Under the ACA, not all health coverage is considered adequate. To meet employer mandate standards, a plan must provide Minimum Value (MV) – meaning it pays at least 60% of total allowed costs for Essential Health Benefits (EHBs). Federal rules allow for limited de minimis variation (±2% for most metal tiers; -4%/+2% for Bronze).
Determination
MV status is verified using HHS/IRS actuarial value calculators or safe harbor plan designs. For fully insured plans, this is performed by the carrier. For level-funded or self-funded plans, employers must work with their TPA, ASO, or actuary — and obtain an actuarial certification if not using a safe harbor design.
Market Differences
- Small Group & Individual: Metal-tiered plans (Bronze, Silver, Gold, Platinum) automatically satisfy MV. The plan’s Summary of Benefits and Coverage (SBC) explicitly states whether the plan meets MV.
- Fully Insured Large Group: Carriers determine whether the plan meets MV. SBCs may be issued but are not always consistently provided.

**SUPPLIED ENTRIES:**
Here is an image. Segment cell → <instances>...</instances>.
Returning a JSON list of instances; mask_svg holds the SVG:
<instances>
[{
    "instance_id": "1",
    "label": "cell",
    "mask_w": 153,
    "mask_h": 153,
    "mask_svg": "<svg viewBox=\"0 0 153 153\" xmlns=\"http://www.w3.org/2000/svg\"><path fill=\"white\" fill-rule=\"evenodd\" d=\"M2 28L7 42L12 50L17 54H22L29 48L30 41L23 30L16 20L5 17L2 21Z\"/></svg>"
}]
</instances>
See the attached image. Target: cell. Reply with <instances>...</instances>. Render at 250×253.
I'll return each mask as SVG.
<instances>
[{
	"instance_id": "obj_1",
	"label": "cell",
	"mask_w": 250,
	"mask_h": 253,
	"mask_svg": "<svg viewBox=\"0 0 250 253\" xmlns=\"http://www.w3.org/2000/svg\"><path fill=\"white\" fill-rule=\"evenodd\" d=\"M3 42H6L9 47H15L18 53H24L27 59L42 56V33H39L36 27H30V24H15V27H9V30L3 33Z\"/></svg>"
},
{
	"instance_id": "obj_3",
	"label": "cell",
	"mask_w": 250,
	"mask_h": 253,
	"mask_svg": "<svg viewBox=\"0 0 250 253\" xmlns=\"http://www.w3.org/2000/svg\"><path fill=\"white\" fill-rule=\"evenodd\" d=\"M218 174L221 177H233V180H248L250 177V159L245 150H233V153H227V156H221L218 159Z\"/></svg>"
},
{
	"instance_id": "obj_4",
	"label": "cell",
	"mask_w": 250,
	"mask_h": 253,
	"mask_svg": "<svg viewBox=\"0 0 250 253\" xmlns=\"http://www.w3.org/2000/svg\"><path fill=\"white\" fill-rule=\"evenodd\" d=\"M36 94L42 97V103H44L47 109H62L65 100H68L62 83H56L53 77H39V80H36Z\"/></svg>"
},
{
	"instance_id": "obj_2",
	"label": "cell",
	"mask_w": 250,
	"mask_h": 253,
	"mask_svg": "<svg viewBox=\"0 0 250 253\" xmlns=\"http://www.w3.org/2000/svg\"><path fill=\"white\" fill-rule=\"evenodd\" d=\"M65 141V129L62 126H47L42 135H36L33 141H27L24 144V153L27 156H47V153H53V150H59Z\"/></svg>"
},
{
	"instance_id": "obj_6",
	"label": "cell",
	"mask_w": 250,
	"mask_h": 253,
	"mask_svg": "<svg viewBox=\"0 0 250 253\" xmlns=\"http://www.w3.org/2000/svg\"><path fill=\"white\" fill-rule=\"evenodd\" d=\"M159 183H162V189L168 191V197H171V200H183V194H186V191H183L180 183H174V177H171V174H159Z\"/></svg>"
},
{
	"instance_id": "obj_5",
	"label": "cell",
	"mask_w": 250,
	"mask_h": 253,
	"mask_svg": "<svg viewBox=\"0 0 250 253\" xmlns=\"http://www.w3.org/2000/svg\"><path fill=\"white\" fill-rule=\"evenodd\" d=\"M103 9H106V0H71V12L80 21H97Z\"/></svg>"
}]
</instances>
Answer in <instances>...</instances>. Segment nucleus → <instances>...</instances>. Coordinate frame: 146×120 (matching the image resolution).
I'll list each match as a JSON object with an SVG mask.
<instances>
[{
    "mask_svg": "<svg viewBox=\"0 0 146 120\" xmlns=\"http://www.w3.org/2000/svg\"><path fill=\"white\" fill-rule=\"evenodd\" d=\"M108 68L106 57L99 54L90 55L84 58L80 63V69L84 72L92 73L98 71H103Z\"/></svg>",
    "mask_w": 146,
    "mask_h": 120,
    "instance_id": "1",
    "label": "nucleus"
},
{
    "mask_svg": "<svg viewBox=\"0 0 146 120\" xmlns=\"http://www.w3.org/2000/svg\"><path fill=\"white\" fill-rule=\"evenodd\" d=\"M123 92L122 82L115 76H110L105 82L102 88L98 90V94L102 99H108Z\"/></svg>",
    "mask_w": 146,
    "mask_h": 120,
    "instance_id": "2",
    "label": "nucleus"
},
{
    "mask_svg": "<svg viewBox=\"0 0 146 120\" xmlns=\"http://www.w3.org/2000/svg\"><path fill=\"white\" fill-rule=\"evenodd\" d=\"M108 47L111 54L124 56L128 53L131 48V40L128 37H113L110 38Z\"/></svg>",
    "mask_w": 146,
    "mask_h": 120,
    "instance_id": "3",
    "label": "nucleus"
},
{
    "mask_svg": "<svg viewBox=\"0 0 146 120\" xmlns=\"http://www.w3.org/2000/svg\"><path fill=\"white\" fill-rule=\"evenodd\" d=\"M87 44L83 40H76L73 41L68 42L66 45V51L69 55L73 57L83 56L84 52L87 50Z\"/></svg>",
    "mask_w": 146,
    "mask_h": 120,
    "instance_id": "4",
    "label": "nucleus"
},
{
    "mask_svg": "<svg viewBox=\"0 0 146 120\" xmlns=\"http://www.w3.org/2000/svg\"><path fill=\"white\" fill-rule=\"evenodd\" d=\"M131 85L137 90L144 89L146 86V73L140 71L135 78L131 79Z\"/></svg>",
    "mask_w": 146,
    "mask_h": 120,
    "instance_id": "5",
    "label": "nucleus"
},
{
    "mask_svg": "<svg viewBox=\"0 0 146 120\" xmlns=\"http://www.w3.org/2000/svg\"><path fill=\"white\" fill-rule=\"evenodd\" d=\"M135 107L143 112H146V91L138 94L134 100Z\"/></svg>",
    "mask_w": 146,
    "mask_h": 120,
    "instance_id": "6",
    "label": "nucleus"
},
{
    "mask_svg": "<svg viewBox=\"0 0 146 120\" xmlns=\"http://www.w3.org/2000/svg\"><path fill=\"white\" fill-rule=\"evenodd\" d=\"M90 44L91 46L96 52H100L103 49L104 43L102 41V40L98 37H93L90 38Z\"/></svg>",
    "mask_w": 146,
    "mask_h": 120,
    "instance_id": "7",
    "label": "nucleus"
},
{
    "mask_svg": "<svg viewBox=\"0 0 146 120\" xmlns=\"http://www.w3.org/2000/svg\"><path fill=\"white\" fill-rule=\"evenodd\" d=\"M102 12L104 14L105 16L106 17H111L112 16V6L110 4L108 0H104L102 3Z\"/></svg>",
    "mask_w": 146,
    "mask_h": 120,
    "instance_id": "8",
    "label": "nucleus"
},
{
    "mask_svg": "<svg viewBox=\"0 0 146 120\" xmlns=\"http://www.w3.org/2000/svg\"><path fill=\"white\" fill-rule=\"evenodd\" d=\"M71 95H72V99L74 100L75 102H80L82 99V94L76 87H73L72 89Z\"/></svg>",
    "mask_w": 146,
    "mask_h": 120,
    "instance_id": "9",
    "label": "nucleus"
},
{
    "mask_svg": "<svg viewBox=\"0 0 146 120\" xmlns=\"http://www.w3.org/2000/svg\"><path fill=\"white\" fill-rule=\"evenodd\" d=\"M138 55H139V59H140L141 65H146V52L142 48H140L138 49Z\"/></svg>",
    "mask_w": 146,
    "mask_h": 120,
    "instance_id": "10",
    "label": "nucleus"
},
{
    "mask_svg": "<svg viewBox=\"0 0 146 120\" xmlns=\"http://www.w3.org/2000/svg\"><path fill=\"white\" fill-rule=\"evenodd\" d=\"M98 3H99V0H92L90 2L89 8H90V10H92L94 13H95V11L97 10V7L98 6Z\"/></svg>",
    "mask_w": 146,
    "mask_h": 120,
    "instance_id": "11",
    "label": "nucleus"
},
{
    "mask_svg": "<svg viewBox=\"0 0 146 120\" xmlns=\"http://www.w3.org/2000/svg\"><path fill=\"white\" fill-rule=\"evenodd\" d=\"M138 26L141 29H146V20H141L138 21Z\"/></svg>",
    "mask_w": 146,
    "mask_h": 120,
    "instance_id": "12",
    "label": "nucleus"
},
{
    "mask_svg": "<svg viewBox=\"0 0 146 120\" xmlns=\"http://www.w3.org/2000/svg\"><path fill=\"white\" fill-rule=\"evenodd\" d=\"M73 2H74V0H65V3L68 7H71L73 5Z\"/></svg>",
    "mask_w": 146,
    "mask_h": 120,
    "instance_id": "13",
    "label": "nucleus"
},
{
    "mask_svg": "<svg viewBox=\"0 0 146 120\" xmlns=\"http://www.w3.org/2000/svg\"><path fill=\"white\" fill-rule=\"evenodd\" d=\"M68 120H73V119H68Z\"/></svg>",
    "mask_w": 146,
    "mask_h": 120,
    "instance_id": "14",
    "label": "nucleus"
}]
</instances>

**DIRECTIONS:**
[A] Give back the part of the ACA minimum value text from "Determination" to "safe harbor design.", copied word for word.
[B] Write the next part of the ACA minimum value text, starting right after its last line.

**RESPONSE LIST:**
[A]
Determination
MV status is verified using HHS/IRS actuarial value calculators or safe harbor plan designs. For fully insured plans, this is performed by the carrier. For level-funded or self-funded plans, employers must work with their TPA, ASO, or actuary — and obtain an actuarial certification if not using a safe harbor design.

[B]
- Level-Funded or Self-Funded: Employers must work with their TPA, ASO, or actuary to validate MV, typically through actuarial value calculations or safe harbor designs.
Not MV
- Limited-benefit or “MEC-only” plans (“skinny” plans) – sometimes offered by ALEs as partial compliance strategies, but they do not satisfy MV requirements or the full ACA employer mandate.
- Any coverage that fails the 60% actuarial value threshold
Employer Impact
To avoid the 4980H(b) “unaffordable/inadequate coverage” penalty, Applicable Large Employers (ALEs) must offer plans that are both:
- Affordable (employee contribution ≤ IRS affordability threshold), and
- Minimum Value (60%+ coverage of EHB costs).